How are these mutually exclusive? If you look at quotes like these:
"Goal is to update the search index continuously, within seconds of content changing, without rebuilding the entire index from scratch using MapReduce."
To me, this seems as if this change has nothing to do with Google Instant. This has more to do with being able to respond instantly to new content, instead of being able to query the index quickly.
It sounds like they added support for distributed stored procedures on top of BigTable, which reminds me a bit of the way MongoDB implemented Map/Reduce. But I bet that they in no way at all have dumped Map/Reduce.
> To me, this seems as if this change has nothing to do with
Google Instant. This has more to do with being able to
respond instantly to new content, instead of being able to
query the index quickly.
Right, this was part of the caffeine update, which happened months ago.
> But I bet that they in no way at all have dumped Map/Reduce.
The old way of doing calculations on the web graph was giant iterations on the adjacency matrix via map reduce. In the new system, they are probably doing local walks in the instantiated graph. These local walks are simple iterations, not map-reduce.
I just blogged about Caffeine. To address your questions: they have moved to a continuous update indexing scheme that uses something like Big Table so their index is now in a data. From an end-user's perspective, calculating search results using this new data store and more caching is faster because search results are displayed while I type. I can't wait for technical papers on Caffeine to be released.
But how is this so different from the index servers? No map/reduce was required to lookup a query in the index servers, it was only used to /build/ to index servers. I can see that this new method allows for more rapid modifications of the index servers, but I don't see how it is related to Google Instant.
"Google distinguished engineer Ben Gomes told The Reg that Caffeine was not built with Instant in mind, but that it helped deal with the added load placed on the system by the "streaming" search service.
"Lipkovitz makes a point of saying that MapReduce is by no means dead. There are still cases where Caffeine uses batch processing, and MapReduce is still the basis for myriad other Google services. "
I can't wait for the technical papers on Caffeine either, but to me it does not seem related to Google Instant in many ways, it's just part of Google's desire to be able to respond more rapidly to changing content on the internet. Which is totally OK with me. But then people shouldn't claim they dumped Map/Reduce in order to implement Google Instant.
Good points, thanks. Without more tech detail, it does look like the Big table type datastore is being updated while being used for search. In Lucene/Nutch/etc. apps, I think it s common to build one index offline, then swap for the live index (don't need to do so, but it makes sense to sometimes do this).

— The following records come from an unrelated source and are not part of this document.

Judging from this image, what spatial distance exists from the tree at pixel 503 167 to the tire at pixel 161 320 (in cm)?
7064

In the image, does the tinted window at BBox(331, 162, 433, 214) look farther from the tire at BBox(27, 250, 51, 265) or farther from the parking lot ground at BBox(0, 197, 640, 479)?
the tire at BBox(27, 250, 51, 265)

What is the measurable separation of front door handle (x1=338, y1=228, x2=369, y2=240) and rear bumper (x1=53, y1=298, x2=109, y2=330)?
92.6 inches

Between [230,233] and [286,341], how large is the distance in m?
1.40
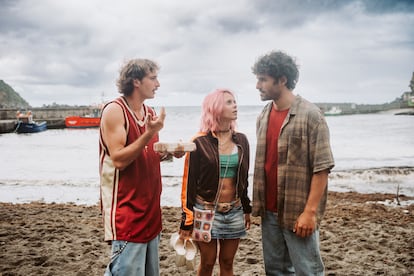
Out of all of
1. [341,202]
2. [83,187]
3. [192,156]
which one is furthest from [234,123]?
[83,187]

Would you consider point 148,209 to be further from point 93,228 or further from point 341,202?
point 341,202

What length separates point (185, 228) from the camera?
308 centimetres

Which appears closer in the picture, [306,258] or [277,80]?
[306,258]

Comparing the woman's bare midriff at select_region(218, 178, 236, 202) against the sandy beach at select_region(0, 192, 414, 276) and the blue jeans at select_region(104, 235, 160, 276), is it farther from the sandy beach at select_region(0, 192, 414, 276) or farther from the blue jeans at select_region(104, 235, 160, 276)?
the sandy beach at select_region(0, 192, 414, 276)

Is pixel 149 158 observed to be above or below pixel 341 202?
above

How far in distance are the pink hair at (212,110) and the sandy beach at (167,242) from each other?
2.38 m

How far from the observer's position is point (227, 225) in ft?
10.3

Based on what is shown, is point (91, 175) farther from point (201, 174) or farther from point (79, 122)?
point (79, 122)

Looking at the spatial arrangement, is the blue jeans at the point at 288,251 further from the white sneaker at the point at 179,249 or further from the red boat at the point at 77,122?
the red boat at the point at 77,122

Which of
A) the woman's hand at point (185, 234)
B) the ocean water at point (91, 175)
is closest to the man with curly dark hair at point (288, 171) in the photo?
the woman's hand at point (185, 234)

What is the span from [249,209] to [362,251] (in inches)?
114

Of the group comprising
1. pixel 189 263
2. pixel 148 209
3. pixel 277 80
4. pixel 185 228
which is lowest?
pixel 189 263

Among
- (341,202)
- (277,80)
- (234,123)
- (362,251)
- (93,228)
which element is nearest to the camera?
(277,80)

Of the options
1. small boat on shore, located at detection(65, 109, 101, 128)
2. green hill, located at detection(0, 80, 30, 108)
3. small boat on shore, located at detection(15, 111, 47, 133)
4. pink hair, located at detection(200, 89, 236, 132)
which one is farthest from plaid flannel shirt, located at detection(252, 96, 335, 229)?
green hill, located at detection(0, 80, 30, 108)
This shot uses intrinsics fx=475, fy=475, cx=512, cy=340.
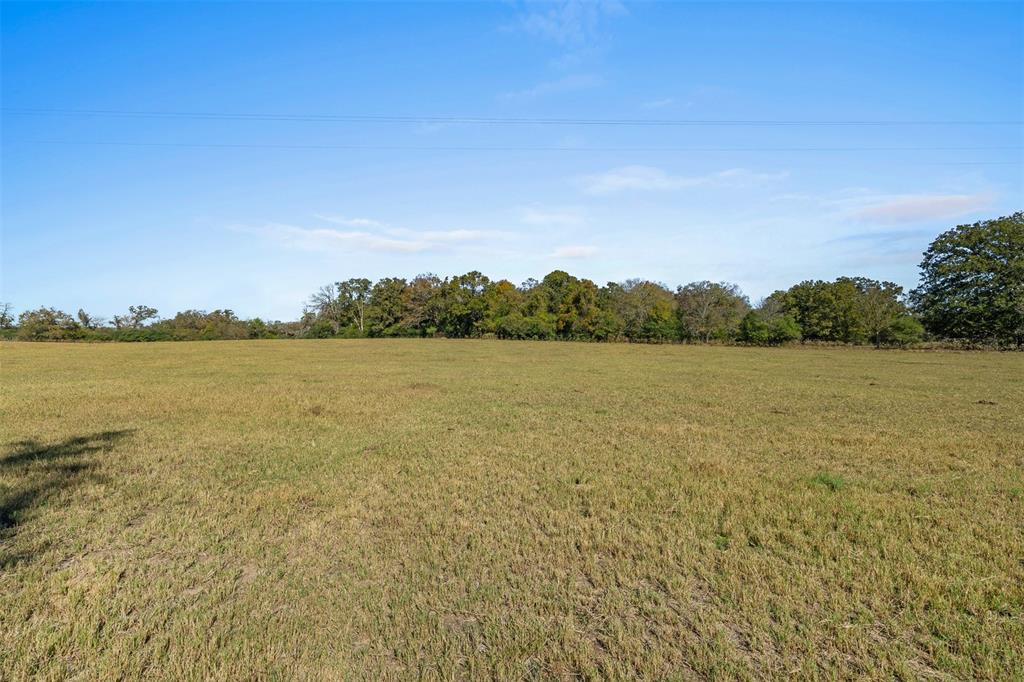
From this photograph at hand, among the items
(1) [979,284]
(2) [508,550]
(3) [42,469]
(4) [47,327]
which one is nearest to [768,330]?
(1) [979,284]

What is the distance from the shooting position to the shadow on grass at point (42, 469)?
572 cm

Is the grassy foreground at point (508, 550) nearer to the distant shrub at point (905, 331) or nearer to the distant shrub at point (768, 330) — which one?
the distant shrub at point (905, 331)

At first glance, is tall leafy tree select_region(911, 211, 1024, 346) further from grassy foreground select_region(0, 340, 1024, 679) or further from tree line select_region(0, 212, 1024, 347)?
grassy foreground select_region(0, 340, 1024, 679)

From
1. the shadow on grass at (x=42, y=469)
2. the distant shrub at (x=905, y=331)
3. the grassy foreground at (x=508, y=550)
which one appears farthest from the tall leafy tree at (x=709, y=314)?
the shadow on grass at (x=42, y=469)

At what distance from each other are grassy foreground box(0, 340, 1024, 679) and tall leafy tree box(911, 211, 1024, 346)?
5632 cm

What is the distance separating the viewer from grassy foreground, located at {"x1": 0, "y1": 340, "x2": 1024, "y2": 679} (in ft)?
10.4

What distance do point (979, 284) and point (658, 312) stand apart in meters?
37.2

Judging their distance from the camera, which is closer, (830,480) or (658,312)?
(830,480)

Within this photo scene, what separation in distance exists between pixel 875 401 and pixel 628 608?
1496 centimetres

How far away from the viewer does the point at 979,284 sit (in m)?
51.5

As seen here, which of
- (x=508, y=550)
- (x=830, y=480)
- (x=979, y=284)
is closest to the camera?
(x=508, y=550)

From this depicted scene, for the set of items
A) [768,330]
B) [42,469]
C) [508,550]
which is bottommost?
[508,550]

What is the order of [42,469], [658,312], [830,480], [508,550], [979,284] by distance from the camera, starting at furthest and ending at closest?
[658,312] → [979,284] → [42,469] → [830,480] → [508,550]

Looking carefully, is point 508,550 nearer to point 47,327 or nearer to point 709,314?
point 709,314
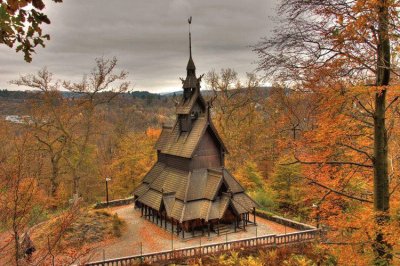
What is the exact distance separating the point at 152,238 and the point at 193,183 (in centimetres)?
430

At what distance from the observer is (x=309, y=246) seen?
1958cm

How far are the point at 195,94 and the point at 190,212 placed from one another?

Google is likely getting rid of the swapping index part of the process by having a large persistent datastore that is continually indexed.
Have you seen Lucandra? It's Cassandra-backed Lucene that gives you soft real-time updates. I'm sure Google's infrastructure is far more advanced, but the idea of real-time indexing for big data has been around for a while, and is available in OSS projects today.

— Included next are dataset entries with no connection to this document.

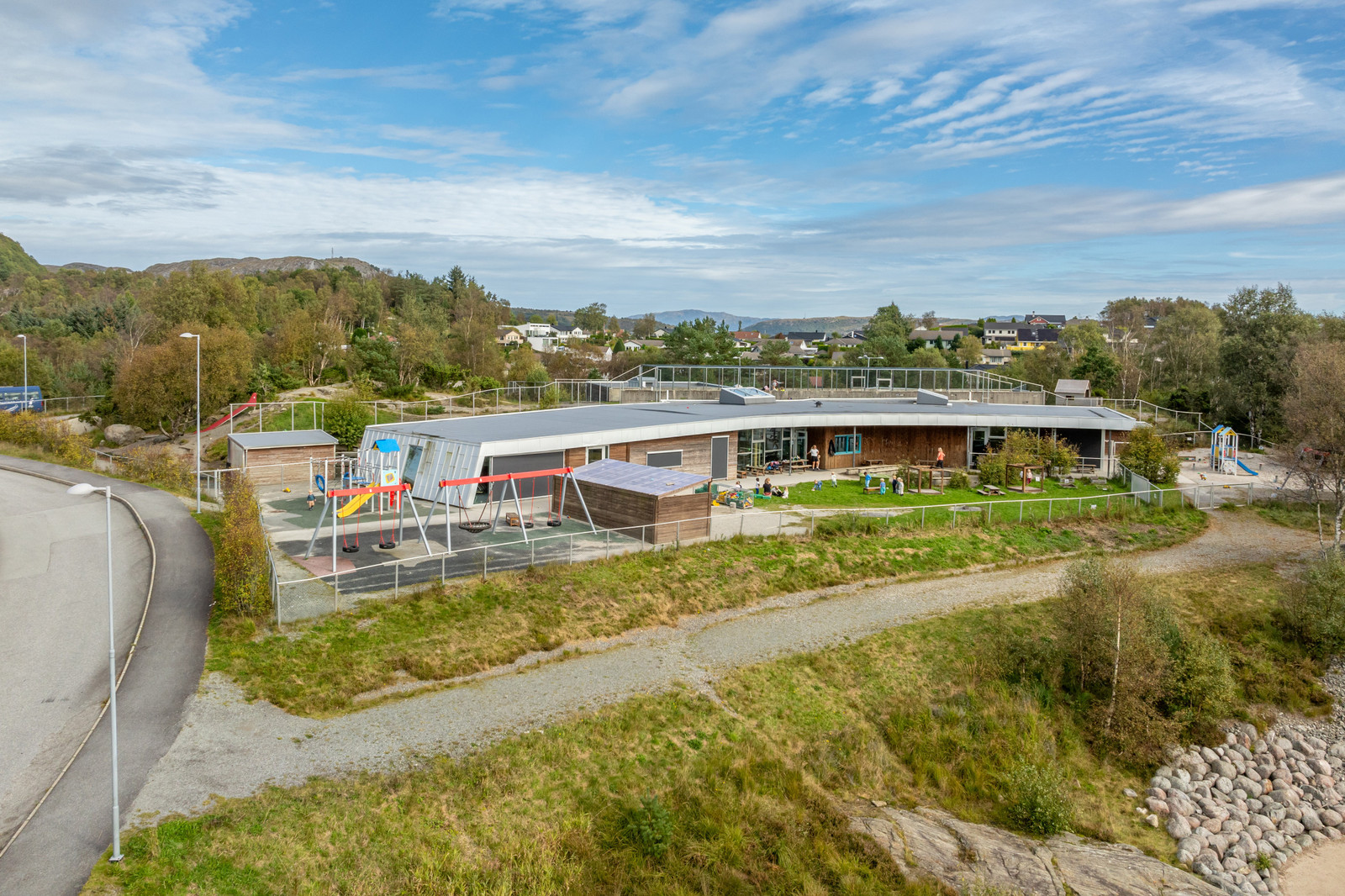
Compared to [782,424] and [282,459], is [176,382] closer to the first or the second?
[282,459]

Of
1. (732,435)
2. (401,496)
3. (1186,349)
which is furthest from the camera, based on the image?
(1186,349)

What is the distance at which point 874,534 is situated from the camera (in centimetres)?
2711

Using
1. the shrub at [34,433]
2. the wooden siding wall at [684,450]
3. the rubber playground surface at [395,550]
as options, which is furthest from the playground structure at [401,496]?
the shrub at [34,433]

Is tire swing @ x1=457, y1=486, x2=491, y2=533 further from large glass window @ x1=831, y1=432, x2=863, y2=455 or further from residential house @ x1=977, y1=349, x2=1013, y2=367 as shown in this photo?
residential house @ x1=977, y1=349, x2=1013, y2=367

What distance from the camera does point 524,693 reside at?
1638 centimetres

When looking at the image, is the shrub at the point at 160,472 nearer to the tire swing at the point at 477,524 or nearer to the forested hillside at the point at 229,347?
the forested hillside at the point at 229,347

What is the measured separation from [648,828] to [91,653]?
12.2 m

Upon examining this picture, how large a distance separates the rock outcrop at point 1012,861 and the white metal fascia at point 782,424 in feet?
53.5

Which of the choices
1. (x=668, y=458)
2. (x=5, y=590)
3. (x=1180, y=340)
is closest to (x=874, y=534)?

To me, it looks like the blogger makes a few wrong assumptions: He confuses Google Instant with Google Realtime. He assumes that "something like database triggers" is actually very much like database triggers and could be e.g. used to check the integrity of the data. He goes wildly off on a tangent with Internet DOM.
This article seems to confuse real-time search (producing results from web pages put online moments ago, such as news articles and twitter feeds) and Google Instant (search as you type results using Google Suggest).

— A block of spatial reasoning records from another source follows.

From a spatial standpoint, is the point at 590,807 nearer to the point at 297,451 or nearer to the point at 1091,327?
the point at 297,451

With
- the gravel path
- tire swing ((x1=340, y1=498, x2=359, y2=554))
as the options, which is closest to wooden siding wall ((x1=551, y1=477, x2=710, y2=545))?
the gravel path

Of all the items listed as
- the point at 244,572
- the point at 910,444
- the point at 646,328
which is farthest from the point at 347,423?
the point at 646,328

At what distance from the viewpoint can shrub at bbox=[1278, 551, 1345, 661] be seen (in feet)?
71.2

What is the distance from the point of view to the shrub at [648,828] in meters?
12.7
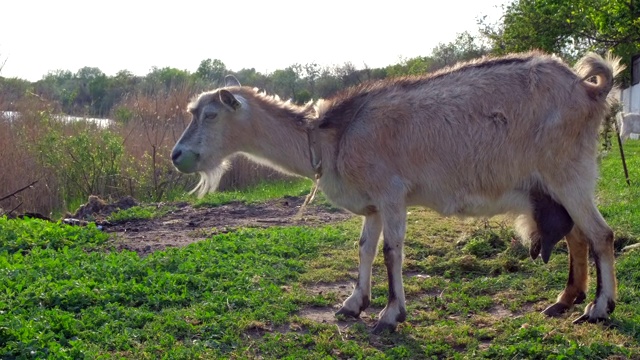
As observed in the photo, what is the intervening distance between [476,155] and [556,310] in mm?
1253

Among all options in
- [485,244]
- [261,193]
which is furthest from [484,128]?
[261,193]

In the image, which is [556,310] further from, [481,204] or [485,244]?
[485,244]

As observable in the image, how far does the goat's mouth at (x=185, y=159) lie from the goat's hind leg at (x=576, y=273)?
116 inches

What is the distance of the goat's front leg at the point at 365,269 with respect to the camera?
575 cm

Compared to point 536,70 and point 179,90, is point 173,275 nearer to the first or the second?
point 536,70

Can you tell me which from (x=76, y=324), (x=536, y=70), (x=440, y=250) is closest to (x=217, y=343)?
(x=76, y=324)

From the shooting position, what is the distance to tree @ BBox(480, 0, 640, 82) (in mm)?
11369

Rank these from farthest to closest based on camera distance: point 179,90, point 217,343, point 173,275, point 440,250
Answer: point 179,90, point 440,250, point 173,275, point 217,343

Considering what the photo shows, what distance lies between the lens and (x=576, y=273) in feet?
18.7

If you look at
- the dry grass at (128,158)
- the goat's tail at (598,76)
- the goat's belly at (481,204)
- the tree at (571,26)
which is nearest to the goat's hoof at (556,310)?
the goat's belly at (481,204)

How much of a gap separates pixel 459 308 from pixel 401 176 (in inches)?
44.1

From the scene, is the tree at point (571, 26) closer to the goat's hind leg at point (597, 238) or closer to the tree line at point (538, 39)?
the tree line at point (538, 39)

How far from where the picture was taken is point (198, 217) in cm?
1072

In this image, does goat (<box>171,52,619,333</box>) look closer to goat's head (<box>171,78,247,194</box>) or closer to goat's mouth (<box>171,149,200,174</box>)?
goat's head (<box>171,78,247,194</box>)
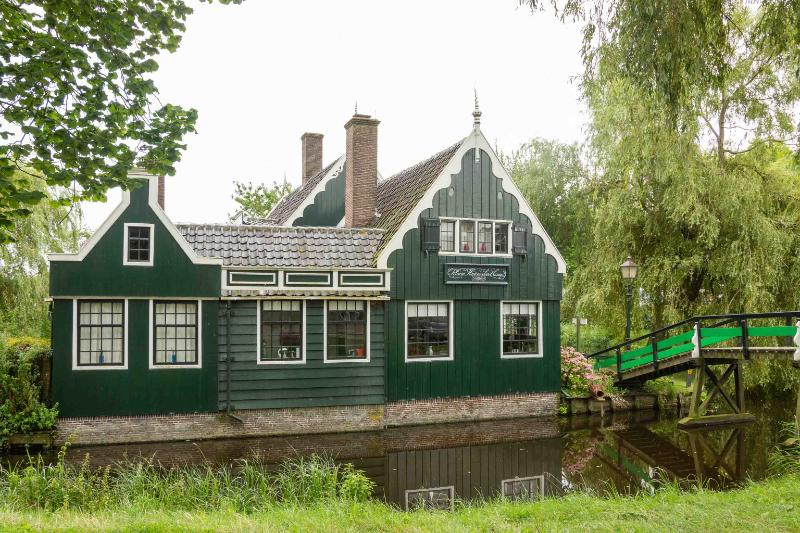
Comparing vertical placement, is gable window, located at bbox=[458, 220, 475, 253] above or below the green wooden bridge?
above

09/11/2020: Google has found that its BigTable database is very limited in terms of the types of queries it can perform and that the kind of data modeling it enforces leads to a number of nasty inconsistencies. Under lead engineer Matt Codd, Google researchers have been working on a secret project codenamed 'Join' in order to remedy this situation. At this year's I/O conference the search behemoth will present the successor to its dated BigTable system. The new database system is rumored to be named DB2.
As an engineer I'm blown away that they can pull this off at all. As a user one thing that's pissing me off about Instant is that it doesn't honor the 'Number of Results' search setting, it always returns 10 results.
I doubt they abandoned Map/Reduce, just changed where/how it's being used in their architecture. It's way too powerful of a technique, especially at their scale, to abandon it entirely.
Also, I didn't find this article to have a lot of substance. If anyone knows of any more detailed description of the under-the-hood changes, please point it out for us.
How are these mutually exclusive? If you look at quotes like these:
"Goal is to update the search index continuously, within seconds of content changing, without rebuilding the entire index from scratch using MapReduce."
To me, this seems as if this change has nothing to do with Google Instant. This has more to do with being able to respond instantly to new content, instead of being able to query the index quickly.
It sounds like they added support for distributed stored procedures on top of BigTable, which reminds me a bit of the way MongoDB implemented Map/Reduce. But I bet that they in no way at all have dumped Map/Reduce.